Google Cloud Internal HTTP(S) Load Balancing is a proxy-based, regional Layer 7 load balancer that enables you to run and scale your services behind an internal IP address.
Internal HTTP(S) Load Balancing distributes HTTP and HTTPS traffic to backends hosted on Compute Engine and Google Kubernetes Engine (GKE). The load balancer is accessible only in the chosen region of your Virtual Private Cloud (VPC) network on an internal IP address.
Internal HTTP(S) Load Balancing is a managed service based on the open source Envoy proxy. This enables rich traffic control capabilities based on HTTP(S) parameters. After the load balancer has been configured, it automatically allocates Envoy proxies to meet your traffic needs.
At a high level, an internal HTTP(S) load balancer consists of:
- An internal IP address to which clients send traffic. Only clients that are located in the same region as the load balancer can access this IP address. Internal client requests stay internal to your network and region.
- One or more backend services to which the load balancer forwards traffic. Backends can be Compute Engine VMs, groups of Compute Engine VMs (through instance groups), or GKE nodes (through network endpoint groups [NEGs]). These backends must be located in the same region as the load balancer.
Two additional components are used to deliver the load balancing service:
- A URL map, which defines traffic control rules (based on Layer 7 parameters such as HTTP headers) that map to specific backend services. The load balancer evaluates incoming requests against the URL map to route traffic to backend services or perform additional actions (such as redirects).
- Health checks, which periodically check the status of backends and reduce the risk that client traffic is sent to a non-responsive backend.
For limitations specific to Internal HTTP(S) Load Balancing, see the Limitations section.
For information about how the Google Cloud load balancers differ from each other, see the following documents:
Internal HTTP(S) Load Balancing addresses many use cases. This section provides a few high-level examples. For additional examples, see traffic management use cases.
Load balancing using path-based routing
One common use case is load balancing traffic among services. In this example,
an internal client can request video and image content by using the same base URL,
mygcpservice.internal, with the paths
The internal HTTP(S) load balancer's URL map specifies that requests to path
/video should be sent to the video backend service, while requests to path
/images should be sent to the images backend service.

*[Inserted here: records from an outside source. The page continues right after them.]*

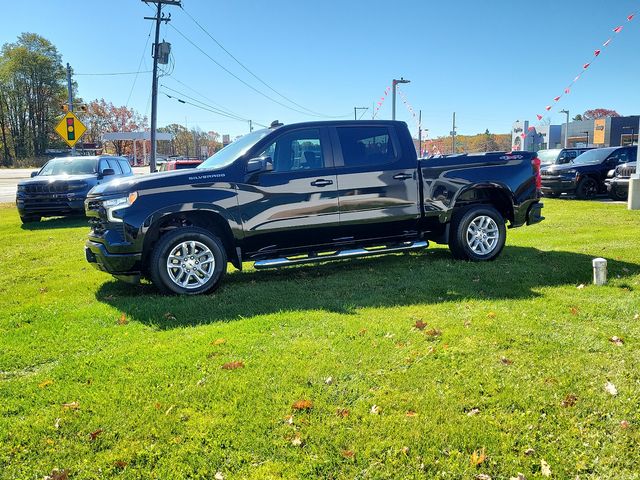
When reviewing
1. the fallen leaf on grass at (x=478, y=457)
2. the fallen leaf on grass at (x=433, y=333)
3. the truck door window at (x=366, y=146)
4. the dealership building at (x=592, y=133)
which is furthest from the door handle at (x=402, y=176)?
the dealership building at (x=592, y=133)

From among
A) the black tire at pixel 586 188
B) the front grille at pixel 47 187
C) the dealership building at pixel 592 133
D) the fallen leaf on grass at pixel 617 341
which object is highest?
the dealership building at pixel 592 133

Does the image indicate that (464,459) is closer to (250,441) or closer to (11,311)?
(250,441)

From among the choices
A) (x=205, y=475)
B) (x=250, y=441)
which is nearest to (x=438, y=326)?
(x=250, y=441)

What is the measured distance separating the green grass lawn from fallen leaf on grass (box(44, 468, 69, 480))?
32 millimetres

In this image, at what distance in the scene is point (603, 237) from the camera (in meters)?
9.20

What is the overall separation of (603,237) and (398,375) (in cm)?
704

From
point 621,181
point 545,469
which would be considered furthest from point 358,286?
point 621,181

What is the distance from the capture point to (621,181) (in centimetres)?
1487

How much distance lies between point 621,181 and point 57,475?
51.8 ft

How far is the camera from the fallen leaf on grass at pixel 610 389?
338 cm

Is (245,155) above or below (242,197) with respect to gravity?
above

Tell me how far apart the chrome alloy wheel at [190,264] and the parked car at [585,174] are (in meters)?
14.4

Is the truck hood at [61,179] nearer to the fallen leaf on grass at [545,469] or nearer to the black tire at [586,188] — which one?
the fallen leaf on grass at [545,469]

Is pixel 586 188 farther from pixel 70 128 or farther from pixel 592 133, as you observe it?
pixel 592 133
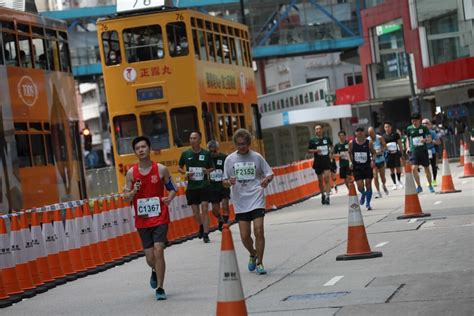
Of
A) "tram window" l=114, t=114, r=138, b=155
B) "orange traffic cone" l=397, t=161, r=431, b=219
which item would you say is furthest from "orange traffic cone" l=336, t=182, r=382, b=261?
"tram window" l=114, t=114, r=138, b=155

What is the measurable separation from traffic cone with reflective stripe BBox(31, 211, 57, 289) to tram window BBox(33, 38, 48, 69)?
776cm

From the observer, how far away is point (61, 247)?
16.7m

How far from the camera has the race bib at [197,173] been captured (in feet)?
Answer: 67.3

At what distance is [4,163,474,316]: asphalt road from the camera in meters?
11.1

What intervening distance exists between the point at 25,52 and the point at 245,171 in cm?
914

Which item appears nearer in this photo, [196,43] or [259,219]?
[259,219]

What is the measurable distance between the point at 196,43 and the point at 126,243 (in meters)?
10.6

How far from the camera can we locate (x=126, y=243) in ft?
64.0

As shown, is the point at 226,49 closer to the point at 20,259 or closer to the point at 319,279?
the point at 20,259

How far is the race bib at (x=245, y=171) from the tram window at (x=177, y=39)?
568 inches

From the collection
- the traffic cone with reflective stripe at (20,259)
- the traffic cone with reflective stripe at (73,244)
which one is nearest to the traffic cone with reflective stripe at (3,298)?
the traffic cone with reflective stripe at (20,259)

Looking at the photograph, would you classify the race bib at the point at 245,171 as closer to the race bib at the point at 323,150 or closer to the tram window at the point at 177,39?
the race bib at the point at 323,150

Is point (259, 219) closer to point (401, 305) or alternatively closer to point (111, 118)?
point (401, 305)

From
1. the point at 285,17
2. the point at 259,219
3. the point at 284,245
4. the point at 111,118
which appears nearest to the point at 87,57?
the point at 285,17
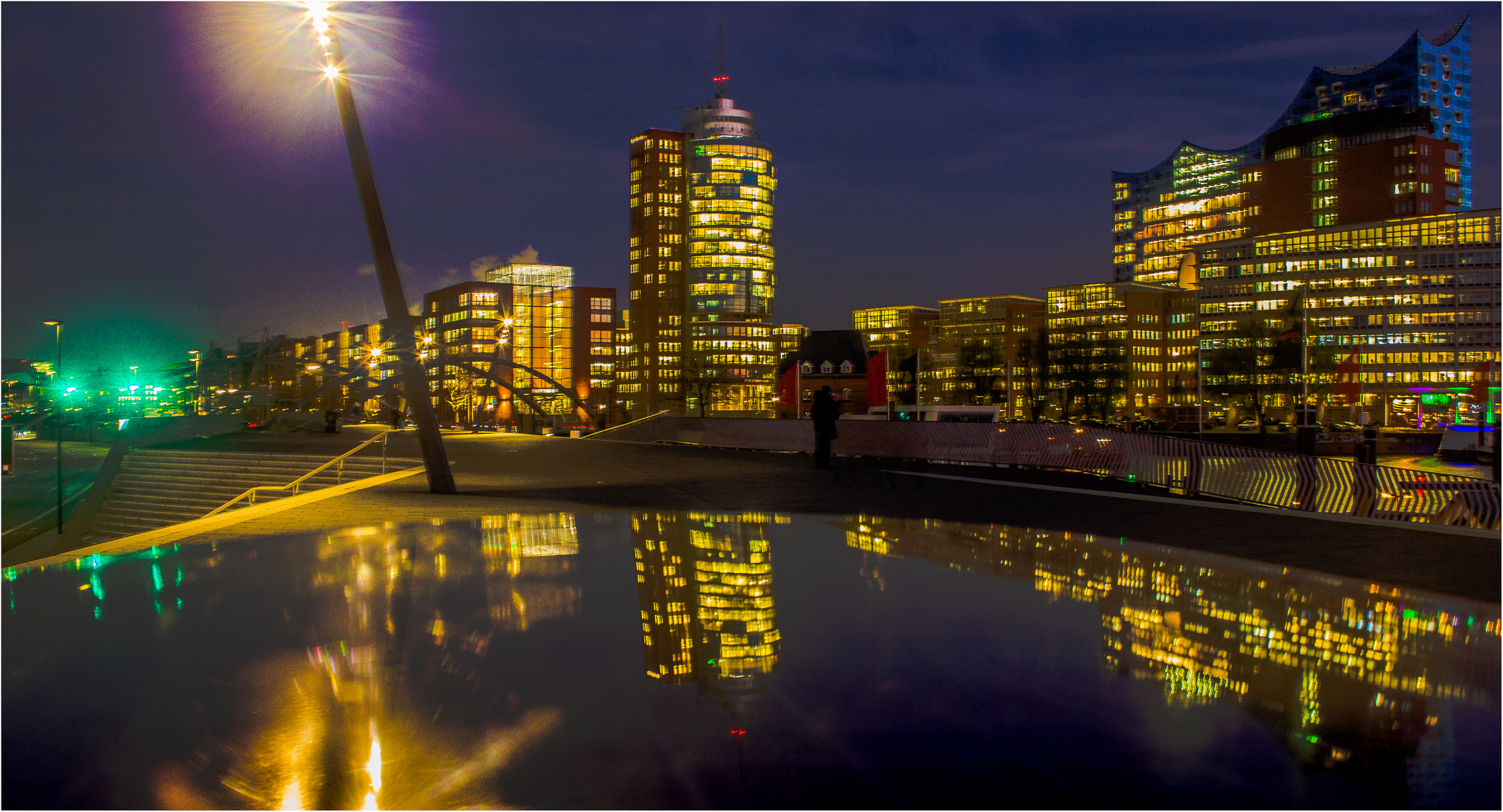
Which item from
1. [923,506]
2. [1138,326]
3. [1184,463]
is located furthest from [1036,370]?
[923,506]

In the following example,
the video and images backend services are served by using Compute Engine
VMs, but they can also be served by using GKE pods.
When an internal client sends a request to the load balancer's internal IP address, the load balancer evaluates the request according to this logic and sends the request to the correct backend service.
The following diagram illustrates this use case.
Modernizing legacy services
Internal HTTP(S) Load Balancing can be an effective tool for modernizing legacy applications.
One example of a legacy application is a large monolithic application that you cannot easily update. In this case, you can deploy an internal HTTP(S) load balancer in front of your legacy application. You can then use the load balancer's traffic control capabilities to direct a subset of traffic to new microservices that replace the functionality that your legacy application provides.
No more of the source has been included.